[begin Material to process]
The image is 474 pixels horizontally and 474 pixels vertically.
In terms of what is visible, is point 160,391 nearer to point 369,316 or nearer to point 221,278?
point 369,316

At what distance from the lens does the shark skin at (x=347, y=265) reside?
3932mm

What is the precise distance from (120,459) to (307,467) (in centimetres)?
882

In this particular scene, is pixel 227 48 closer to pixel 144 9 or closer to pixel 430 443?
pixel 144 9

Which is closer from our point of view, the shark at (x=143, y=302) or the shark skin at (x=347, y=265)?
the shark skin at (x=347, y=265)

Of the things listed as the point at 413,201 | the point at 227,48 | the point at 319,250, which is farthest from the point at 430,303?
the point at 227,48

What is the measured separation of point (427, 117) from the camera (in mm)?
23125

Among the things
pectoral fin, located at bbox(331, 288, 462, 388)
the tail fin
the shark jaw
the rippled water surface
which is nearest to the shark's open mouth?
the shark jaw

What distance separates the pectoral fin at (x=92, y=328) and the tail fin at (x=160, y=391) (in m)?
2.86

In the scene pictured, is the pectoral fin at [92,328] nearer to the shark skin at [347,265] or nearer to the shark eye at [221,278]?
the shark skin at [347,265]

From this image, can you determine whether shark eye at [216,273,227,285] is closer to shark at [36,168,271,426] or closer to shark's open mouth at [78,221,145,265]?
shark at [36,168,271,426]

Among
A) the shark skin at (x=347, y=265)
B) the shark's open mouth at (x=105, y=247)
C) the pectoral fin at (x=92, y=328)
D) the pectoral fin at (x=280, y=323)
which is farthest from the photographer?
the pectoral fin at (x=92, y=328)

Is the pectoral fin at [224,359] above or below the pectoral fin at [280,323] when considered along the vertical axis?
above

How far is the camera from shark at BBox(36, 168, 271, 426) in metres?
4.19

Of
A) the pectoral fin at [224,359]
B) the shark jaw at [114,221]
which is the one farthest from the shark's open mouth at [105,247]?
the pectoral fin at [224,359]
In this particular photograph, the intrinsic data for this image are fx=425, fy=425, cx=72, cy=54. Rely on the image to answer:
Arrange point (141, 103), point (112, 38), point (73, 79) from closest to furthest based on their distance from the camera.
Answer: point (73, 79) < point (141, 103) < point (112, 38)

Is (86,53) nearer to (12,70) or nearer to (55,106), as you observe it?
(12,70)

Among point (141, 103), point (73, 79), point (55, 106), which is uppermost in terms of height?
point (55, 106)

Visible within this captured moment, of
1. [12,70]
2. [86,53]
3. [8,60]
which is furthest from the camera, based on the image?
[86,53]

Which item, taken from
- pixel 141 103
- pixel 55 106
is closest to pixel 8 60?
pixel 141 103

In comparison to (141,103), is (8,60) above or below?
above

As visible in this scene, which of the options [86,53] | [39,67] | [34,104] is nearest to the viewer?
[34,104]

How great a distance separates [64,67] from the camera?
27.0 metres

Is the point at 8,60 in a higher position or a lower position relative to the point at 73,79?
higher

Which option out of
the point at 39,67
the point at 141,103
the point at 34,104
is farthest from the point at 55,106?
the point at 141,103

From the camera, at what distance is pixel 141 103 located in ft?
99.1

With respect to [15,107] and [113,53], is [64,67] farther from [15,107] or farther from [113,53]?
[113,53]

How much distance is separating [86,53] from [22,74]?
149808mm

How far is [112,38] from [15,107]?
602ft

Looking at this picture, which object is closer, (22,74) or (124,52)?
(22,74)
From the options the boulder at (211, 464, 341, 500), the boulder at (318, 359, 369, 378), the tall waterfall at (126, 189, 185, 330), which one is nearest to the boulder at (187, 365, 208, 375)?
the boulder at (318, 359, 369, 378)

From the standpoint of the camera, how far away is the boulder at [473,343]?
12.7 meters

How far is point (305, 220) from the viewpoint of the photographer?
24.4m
[end Material to process]
What to work on:
Rewrite the lines starting at the line containing "As visible in" and ending at the last line, replacing "camera" with "lens" and leaving everything else unchanged.

Correct output:
As visible in this scene, which of the options [86,53] | [39,67] | [34,104] is nearest to the viewer?
[34,104]

How great a distance separates [64,67] from the lens?
27.0 metres

Is the point at 8,60 in a higher position or a lower position relative to the point at 73,79?
higher

Which option out of
the point at 39,67
the point at 141,103
the point at 34,104
is farthest from the point at 55,106?
the point at 141,103

From the lens, at what distance is pixel 141 103 located in ft?
99.1

With respect to [15,107] and [113,53], is [64,67] farther from [15,107] or farther from [113,53]?
[113,53]

How much distance is separating [86,53] from [22,74]?
149808mm

How far is [112,38] from [15,107]?
602ft

Looking at this picture, which object is closer, (22,74) or (124,52)?
(22,74)
From the options the boulder at (211, 464, 341, 500), the boulder at (318, 359, 369, 378), the tall waterfall at (126, 189, 185, 330), which one is nearest to the boulder at (187, 365, 208, 375)?
the boulder at (318, 359, 369, 378)

From the standpoint of the lens, how far away is the boulder at [473,343]?
12.7 meters

How far is point (305, 220) from the viewpoint of the photographer?
24.4m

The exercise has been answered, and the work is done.